I did not leave a tip.

1 comments

Is it common to give tips to taxi drivers?
As with a waiter, failing to tip a cabbie is expressing extreme displeasure.

The stressful and annoying payment dance at the end of a cab ride was a not-insignificant factor in the rise of ridesharing.

It must be completely dependent on where you're from. Over here you tip neither waiters or cabbies. I have no idea why you'd tip the taxi driver at all. I'm glad that with Uber you can just pay through the app and that removes the stupid "just keep the change" attitude. Most other taxi companies are implementing their own apps with online payment nowadays so fortunately this habit is dying out(one can hope).
Interesting, being a clueless european I thought that this was common only for waiters and deliverymen in the USA.
You tip everyone in the USA. Hairdressers, handymen, babysitters, car mechanics, coffee baristas, bartenders, cab drivers.

Why should employers pay employees when their customers can do it for them?

Wait... car mechanics too? If you’re already billed for human labor cost on your invoice, what percentage do you tip on top of that? How is it shared between employees of the shop?
I have lived all over the US and have never tipped a car mechanic or heard of someone doing so.
I've never tipped a car mechanic. They bill their labor rates anyways, tipping in such circumstance should never be expected.

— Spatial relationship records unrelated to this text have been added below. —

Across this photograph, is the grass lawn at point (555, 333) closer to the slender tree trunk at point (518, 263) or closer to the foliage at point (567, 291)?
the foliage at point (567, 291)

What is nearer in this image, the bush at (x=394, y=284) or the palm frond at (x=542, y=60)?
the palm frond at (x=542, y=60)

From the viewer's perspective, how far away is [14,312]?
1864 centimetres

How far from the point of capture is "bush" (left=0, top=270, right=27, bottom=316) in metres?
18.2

Generally, most tipping is at restaurants and bars/pubs. Hairdresses/barbers/salons is also very common because of the close personal interaction with the worker.

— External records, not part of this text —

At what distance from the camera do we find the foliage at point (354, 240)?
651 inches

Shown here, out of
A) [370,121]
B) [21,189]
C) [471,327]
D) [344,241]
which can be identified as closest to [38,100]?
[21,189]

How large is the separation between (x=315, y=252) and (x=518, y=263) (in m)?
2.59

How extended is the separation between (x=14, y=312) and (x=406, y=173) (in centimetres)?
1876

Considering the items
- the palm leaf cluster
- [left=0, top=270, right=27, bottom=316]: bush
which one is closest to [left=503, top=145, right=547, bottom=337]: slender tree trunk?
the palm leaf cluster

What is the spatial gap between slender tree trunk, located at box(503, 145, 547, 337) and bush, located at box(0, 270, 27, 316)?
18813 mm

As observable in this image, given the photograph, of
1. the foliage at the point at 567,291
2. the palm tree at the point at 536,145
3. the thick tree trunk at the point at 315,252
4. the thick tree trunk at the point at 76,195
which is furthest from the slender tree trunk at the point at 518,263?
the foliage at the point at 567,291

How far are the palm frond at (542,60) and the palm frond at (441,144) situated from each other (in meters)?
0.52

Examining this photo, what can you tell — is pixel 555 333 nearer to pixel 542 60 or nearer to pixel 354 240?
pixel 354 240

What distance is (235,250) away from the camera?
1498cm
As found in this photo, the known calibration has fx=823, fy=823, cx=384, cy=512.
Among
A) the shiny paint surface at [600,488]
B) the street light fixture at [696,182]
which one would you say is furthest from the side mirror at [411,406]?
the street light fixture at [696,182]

Most of the time you tip at businesses that would be expected to employ low-education, or poorer or immigrant workers (and by extension, more easily abused workers.) Restaurants, salons, car washes, etc, all tend to employ poorer, less educated people, and also tend to be highly tip-based businesses. So for the most part you're expected to tip at businesses that traditionally abuse and underpay their employees.

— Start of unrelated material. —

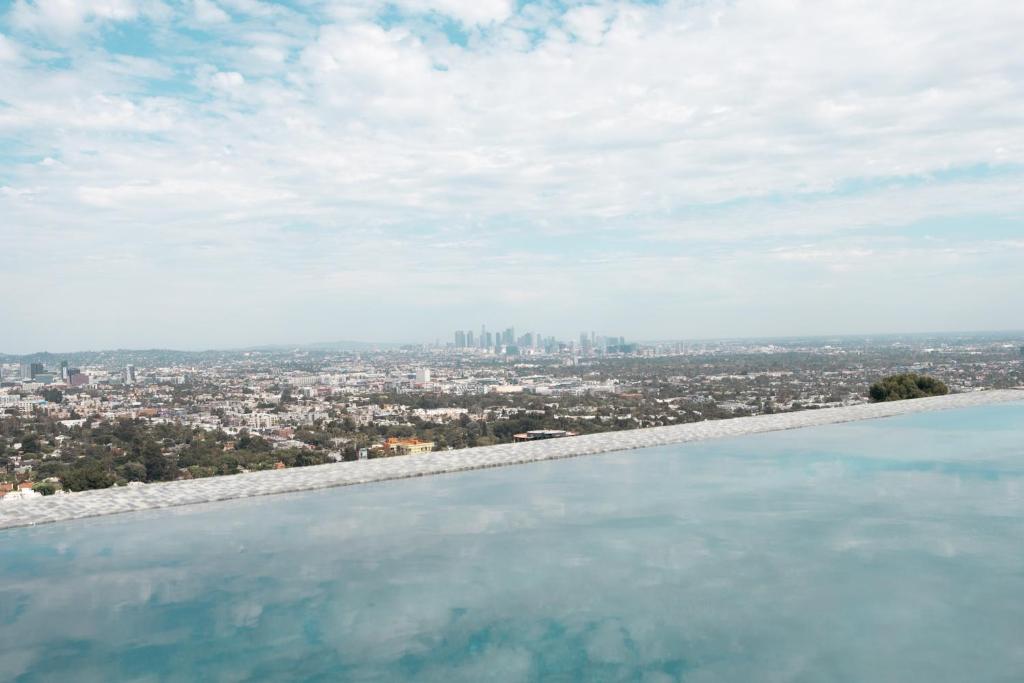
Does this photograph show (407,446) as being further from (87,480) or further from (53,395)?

I’ve had great relationships with independent shops and only tip when they do something quick and don’t charge.
It seems weird that USA is in general more expensive than europe if this is the case.
Yeah. Like why can I get a draft beer anywhere in Amsterdam for 3 euros MAX 4. At the top of the 5 star Okura hotel, beers are 4/5 euro. Of course, fancy beers can be 6 euros.

But in the USA, it is not uncommon to see Budlight selling for 8 dollars or more. (don't forget to tip!)

In the US it is also customary to NOT tip if the person performing the service is the business owner. Eg at a hair salon or similar.
Hairdressers and car mechanics? Really? :o
I've never tipped my mechanic, but I absolutely tip my hairdresser. I suppose it depends on the place, though.
>car mechanics

Really? I never know anyone doing this

Wait, deliverymen? I don't tip the UPS, FedEx, or USPS guys. The only type of person that comes to my house that I tip is the garbage guy, and only when I have a particularly large garbage pile to take out. They send out cards around Xmas with the official tipping procedure, but I do it whenever I have an onerous load, not at a certain time of year.
In Germany, dumpster staff is disallowed from taking cash tips due to corruption concerns: https://www.br.de/radio/bayern1/weihnachten-trinkgeld-postbo...
Is it common to give tips to taxi drivers?

In the US, yes.

People I regularly tip: - wait staff - barber - delivery service (for oversized packages/furniture delivered into my home, not general UPS/FedEx deliveries that are left on the doorstep) - taxi driver

It's a side effect of a low minimum wage. Most of the rest of the western world has the minimum set closer to a living wage.

Not much in the UK (which is where I was) but I usually tipped them anyway, unless they were jerks. In the USA it's much more expected.
In the US and Canada, very.
But why? I somewhat get the argument with waiters - they are paid shit wages, so somehow it became a cultural norm that customers have to subsidise waiters since their employers are too cheap to pay properly. Like, ok, I don't agree with it, but that's the system you build for yourself so that's the one you have to deal with.

But why taxi drivers? Why delivery drivers? Are those groups also poorly paid because they rely on tips? Why other social groups haven't adopted this? Are your electricians also charging $1 an hour of work and then expect that you leave a tip that saves them from poverty?

I don’t understand why the person that hands you the food gets 20 percent yet the person who cooked it usually gets nothing.